╔══

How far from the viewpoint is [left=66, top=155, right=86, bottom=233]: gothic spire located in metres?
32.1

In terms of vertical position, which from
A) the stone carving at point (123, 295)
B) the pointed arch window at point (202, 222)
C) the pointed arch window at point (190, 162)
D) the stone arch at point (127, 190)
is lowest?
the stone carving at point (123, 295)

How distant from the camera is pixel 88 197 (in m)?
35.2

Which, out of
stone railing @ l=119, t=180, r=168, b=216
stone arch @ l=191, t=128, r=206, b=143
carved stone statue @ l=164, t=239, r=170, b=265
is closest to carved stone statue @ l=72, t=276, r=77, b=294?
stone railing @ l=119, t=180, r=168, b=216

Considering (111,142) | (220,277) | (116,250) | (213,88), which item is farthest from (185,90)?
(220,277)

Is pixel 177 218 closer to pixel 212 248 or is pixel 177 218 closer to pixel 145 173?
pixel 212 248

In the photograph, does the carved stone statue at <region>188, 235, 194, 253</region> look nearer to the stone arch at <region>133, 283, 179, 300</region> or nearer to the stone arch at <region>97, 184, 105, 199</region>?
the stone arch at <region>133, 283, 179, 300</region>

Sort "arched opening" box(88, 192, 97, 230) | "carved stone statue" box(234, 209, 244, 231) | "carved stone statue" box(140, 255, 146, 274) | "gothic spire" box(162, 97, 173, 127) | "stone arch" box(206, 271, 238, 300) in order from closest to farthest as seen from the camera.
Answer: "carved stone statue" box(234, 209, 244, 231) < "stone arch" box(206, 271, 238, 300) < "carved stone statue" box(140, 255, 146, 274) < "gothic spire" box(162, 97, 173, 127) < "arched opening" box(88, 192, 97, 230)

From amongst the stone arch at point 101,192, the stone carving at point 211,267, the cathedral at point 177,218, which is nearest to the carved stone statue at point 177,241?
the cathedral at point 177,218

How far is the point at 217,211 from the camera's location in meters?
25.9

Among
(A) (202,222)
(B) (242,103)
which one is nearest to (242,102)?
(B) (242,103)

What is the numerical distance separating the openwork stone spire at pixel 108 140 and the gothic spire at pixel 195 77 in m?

╚══

- Problem requirements -
Put the lines from the one containing "from the camera." through the one containing "244, 231) <", both included, into a numbered list, omitting blank lines.

- Task solution -
1. Sort "arched opening" box(88, 192, 97, 230) | "carved stone statue" box(234, 209, 244, 231) | "carved stone statue" box(140, 255, 146, 274) | "gothic spire" box(162, 97, 173, 127) | "stone arch" box(206, 271, 238, 300) in order from closest to farthest as seen from the camera.
2. Answer: "carved stone statue" box(234, 209, 244, 231) < "stone arch" box(206, 271, 238, 300) < "carved stone statue" box(140, 255, 146, 274) < "gothic spire" box(162, 97, 173, 127) < "arched opening" box(88, 192, 97, 230)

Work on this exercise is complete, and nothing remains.